The problem => Write out the lines below once more, exactly as they appear. Do not include pictures.
━━ Data under study ━━
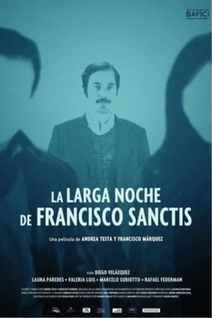 The Long Night of Francisco Sanctis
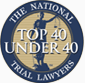 Top 40 under 40 - The National Trial Lawyers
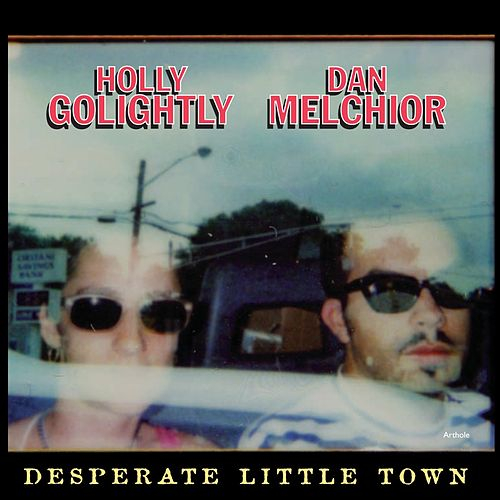 Desperate Little Town by Holly Golightly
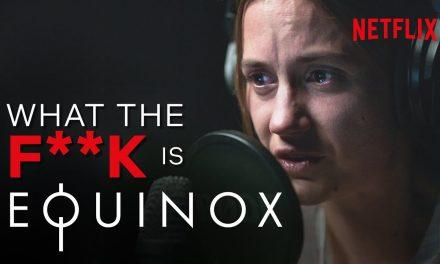 WTF is… Equinox? | Netflix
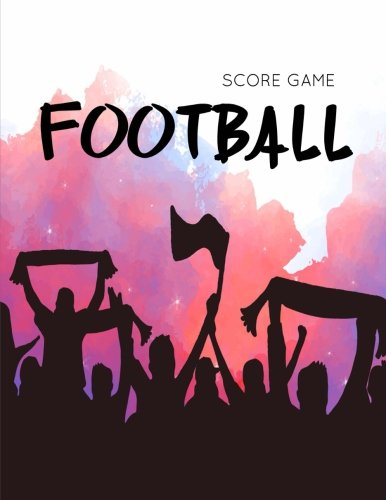 Football Score Game: Football Game Record Keeper Book, Football Score, Football score card, Handwriting Journal Paper, Size 8.5 x 11 Inch, 100 Pages pdf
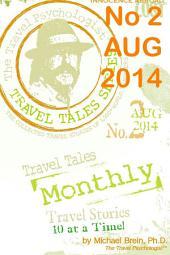 Travel Tales Monthly: No. 2 Aug 2014: Simply Great Travel Stories!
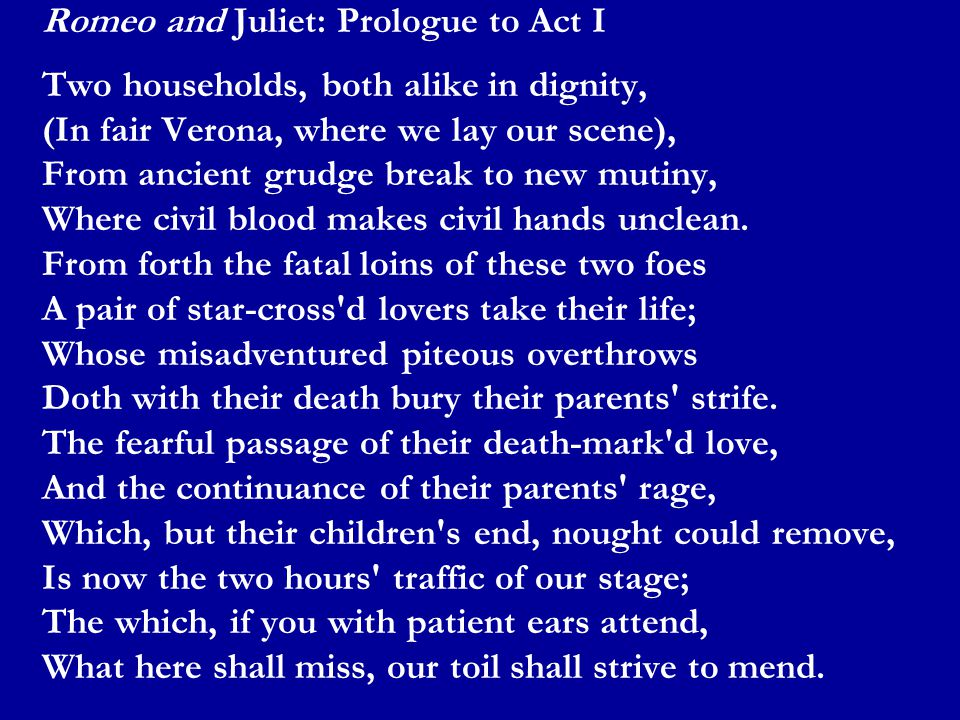 Romeo and Juliet: Prologue to Act I Two households, both alike in dignity, (In fair Verona, where we lay our scene), From ancient grudge break to new mutiny, Where civil blood makes civil hands unclean.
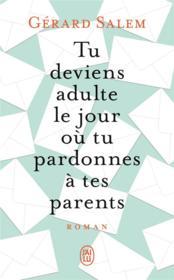 Tu deviens adulte le jour ou tu pardonnes à tes parents - Couverture - Format classique
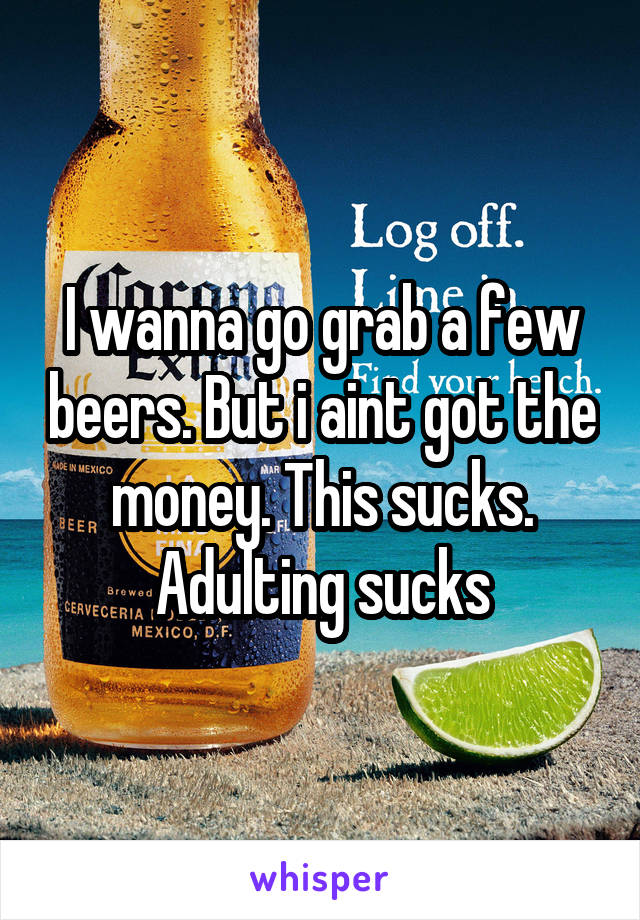 I wanna go grab a few beers. But i aint got the money. This sucks. Adulting sucks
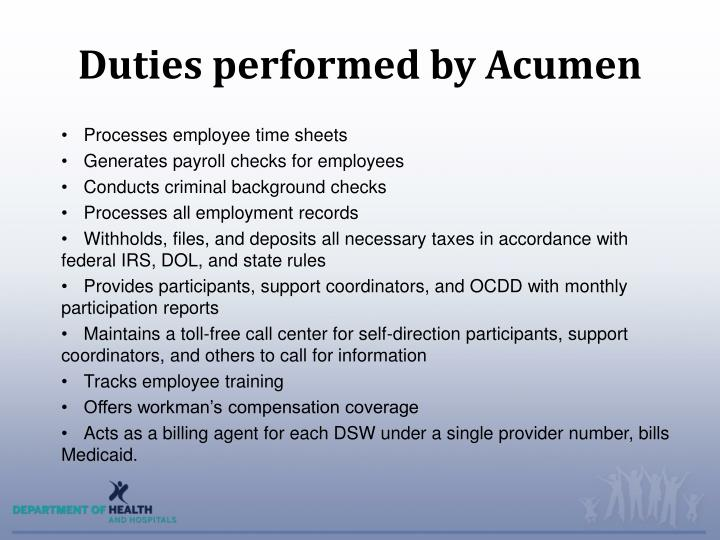 Duties performed by Acumen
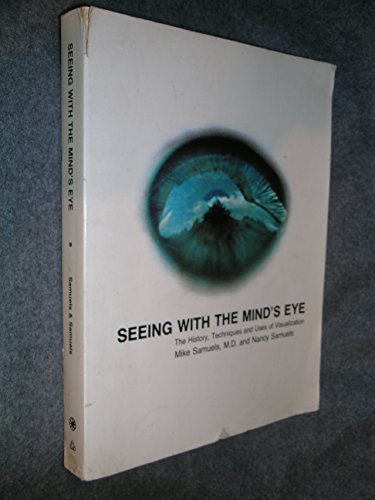 9780394731131: Seeing with the Mind's Eye: History, Techniques and Usages of Visualization (Bookworks)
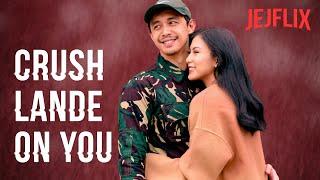 Crush Lande On You | JejFlix | Alex Gonzaga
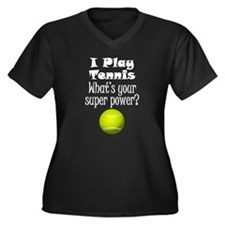 I Play Tennis What's Your Super Power? Plus Size T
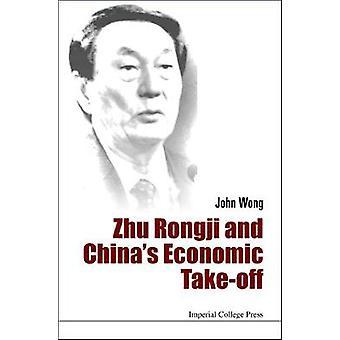 Zhu Rongji and China's Economic TakeOff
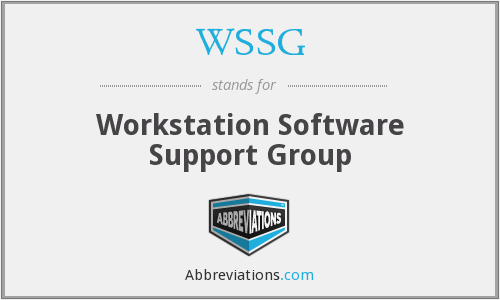 WSSG - Workstation Software Support Group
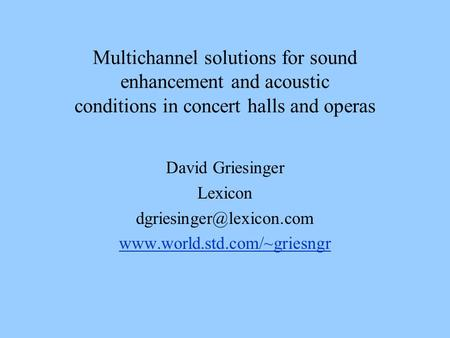 Multichannel solutions for sound enhancement and acoustic conditions in concert halls and operas David Griesinger Lexicon dgriesinger@lexicon.com www.world.std.com/~griesngr.
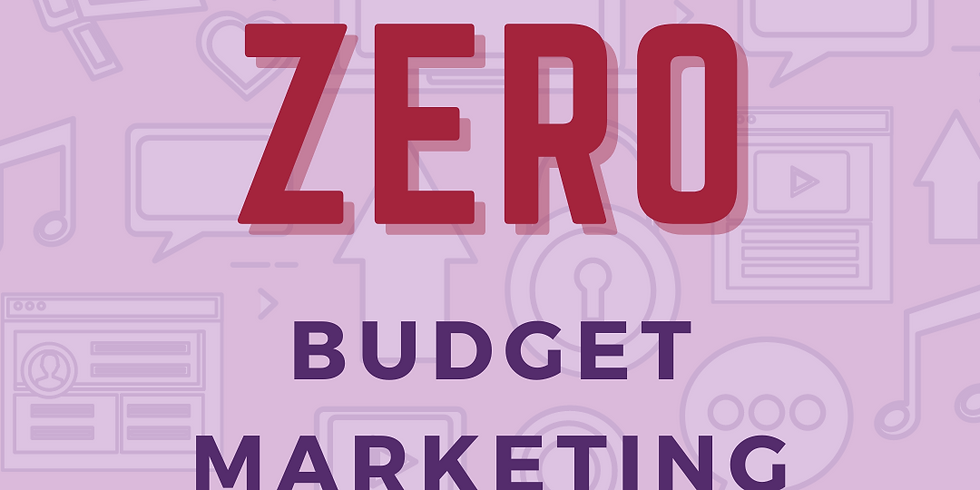Your Zero Budget Marketing Plan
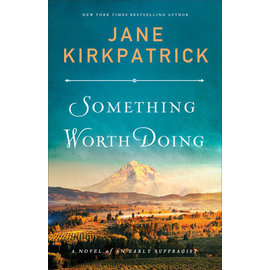 Something Worth Doing: A Novel of an Early Suffragist (Jane Kirkpatrick), Paperback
━━━
Solution for this problem =>
 The Long Night of Francisco Sanctis
 Top 40 under 40 - The National Trial Lawyers
 Desperate Little Town by Holly Golightly
 WTF is… Equinox? | Netflix
 Football Score Game: Football Game Record Keeper Book, Football Score, Football score card, Handwriting Journal Paper, Size 8.5 x 11 Inch, 100 Pages pdf
 Travel Tales Monthly: No. 2 Aug 2014: Simply Great Travel Stories!
 Romeo and Juliet: Prologue to Act I Two households, both alike in dignity, (In fair Verona, where we lay our scene), From ancient grudge break to new mutiny, Where civil blood makes civil hands unclean.
 Tu deviens adulte le jour ou tu pardonnes à tes parents - Couverture - Format classique
 I wanna go grab a few beers. But i aint got the money. This sucks. Adulting sucks
 Duties performed by Acumen
 9780394731131: Seeing with the Mind's Eye: History, Techniques and Usages of Visualization (Bookworks)
 Crush Lande On You | JejFlix | Alex Gonzaga
 I Play Tennis What's Your Super Power? Plus Size T
 Zhu Rongji and China's Economic TakeOff
 WSSG - Workstation Software Support Group
 Multichannel solutions for sound enhancement and acoustic conditions in concert halls and operas David Griesinger Lexicon dgriesinger@lexicon.com www.world.std.com/~griesngr.
Your Zero Budget Marketing Plan
 Something Worth Doing: A Novel of an Early Suffragist (Jane Kirkpatrick), Paperback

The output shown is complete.